• **Fragment źródłowy**
☆ ☆ ☆
R.L.: Zaczynałem jako historyk dyplomacji i wojskowości. Napisałem książkę „Eagles East” o relacjach między Ameryką a Sowietami w czasie II wojny światowej. Potem zająłem się wojennymi relacjami między USA a Polską („The Strange Allies”). Właśnie podczas pracy nad tą ostatnią monografią natrafiłem na sporą liczbę relacji i dokumentów dotyczących cierpień wojennych Polaków. Zorientowałem się, że są to sprawy zupełnie nieznane w Ameryce.
P.Z.: Ta niewiedza wynika z ignorancji czy z innych powodów?
R.L.: Ta niewiedza wynika z pewnego specyficznego podejścia do okupacji Polski w latach 1939-1945. Polska i Polacy dla historyków amerykańskich zajmujących się tym okresem są wyłącznie tłem dla Holokaustu. Zagłada jest wydarzeniem najważniejszym i centralnym. Wszystko inne nie ma żadnego znaczenia, cała historia Polski XX w. jest pisana z perspektywy cierpienia Żydów.
☆ ☆ ☆
• **Zestaw zadań**
A: Jaki tytuł nosi książka R.L. o relacjach między Ameryką a Sowietami w czasie II wojny światowej, wymieniona we fragmencie wywiadu?
B: Powtórz dosłownie część fragmentu wywiadu, zaczynając od „R.L.: Zaczynałem jako” i kończąc na „z innych powodów?”.

[Pytania przestrzenne o scenach]
☆ ☆ ☆
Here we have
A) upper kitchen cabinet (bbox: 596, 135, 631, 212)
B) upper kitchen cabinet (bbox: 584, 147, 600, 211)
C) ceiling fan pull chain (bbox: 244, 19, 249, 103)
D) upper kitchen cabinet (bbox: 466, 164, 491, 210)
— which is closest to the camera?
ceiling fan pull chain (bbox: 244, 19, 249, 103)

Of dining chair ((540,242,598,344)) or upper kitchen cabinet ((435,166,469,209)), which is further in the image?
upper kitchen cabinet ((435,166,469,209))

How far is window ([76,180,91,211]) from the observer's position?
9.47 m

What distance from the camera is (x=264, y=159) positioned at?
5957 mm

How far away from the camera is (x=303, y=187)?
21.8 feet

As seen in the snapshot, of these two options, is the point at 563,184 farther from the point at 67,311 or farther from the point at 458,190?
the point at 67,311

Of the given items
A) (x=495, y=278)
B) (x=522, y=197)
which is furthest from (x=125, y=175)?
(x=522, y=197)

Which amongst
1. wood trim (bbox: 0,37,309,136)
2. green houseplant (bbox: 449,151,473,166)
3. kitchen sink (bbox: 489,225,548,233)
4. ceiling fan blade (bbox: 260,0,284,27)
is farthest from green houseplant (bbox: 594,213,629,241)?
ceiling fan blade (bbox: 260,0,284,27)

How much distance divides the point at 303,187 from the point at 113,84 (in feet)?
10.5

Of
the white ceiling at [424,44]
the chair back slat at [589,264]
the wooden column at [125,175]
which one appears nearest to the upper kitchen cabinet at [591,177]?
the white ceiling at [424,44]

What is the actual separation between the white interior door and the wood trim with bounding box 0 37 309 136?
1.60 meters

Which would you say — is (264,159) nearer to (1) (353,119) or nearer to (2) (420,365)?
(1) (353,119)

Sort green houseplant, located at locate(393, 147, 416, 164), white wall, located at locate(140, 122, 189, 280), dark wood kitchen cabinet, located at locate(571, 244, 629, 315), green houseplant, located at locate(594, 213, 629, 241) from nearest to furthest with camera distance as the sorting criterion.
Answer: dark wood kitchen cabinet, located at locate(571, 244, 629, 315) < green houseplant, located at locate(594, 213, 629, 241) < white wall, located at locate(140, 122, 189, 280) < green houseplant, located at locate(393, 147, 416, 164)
☆ ☆ ☆
• **Odpowiedzi**
A: „Eagles East”

B:
R.L.: Zaczynałem jako historyk dyplomacji i wojskowości. Napisałem książkę „Eagles East” o relacjach między Ameryką a Sowietami w czasie II wojny światowej. Potem zająłem się wojennymi relacjami między USA a Polską („The Strange Allies”). Właśnie podczas pracy nad tą ostatnią monografią natrafiłem na sporą liczbę relacji i dokumentów dotyczących cierpień wojennych Polaków. Zorientowałem się, że są to sprawy zupełnie nieznane w Ameryce.
P.Z.: Ta niewiedza wynika z ignorancji czy z innych powodów?